▶ _TASK_: Set down every line of the listing below without changing any character.

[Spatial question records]
········
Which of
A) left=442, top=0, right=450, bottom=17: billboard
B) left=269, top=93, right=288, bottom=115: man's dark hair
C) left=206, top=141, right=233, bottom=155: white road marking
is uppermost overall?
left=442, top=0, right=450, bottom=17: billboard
········
▶ _EXERCISE RESPONSE_:
Which of
A) left=442, top=0, right=450, bottom=17: billboard
B) left=269, top=93, right=288, bottom=115: man's dark hair
C) left=206, top=141, right=233, bottom=155: white road marking
is uppermost overall?
left=442, top=0, right=450, bottom=17: billboard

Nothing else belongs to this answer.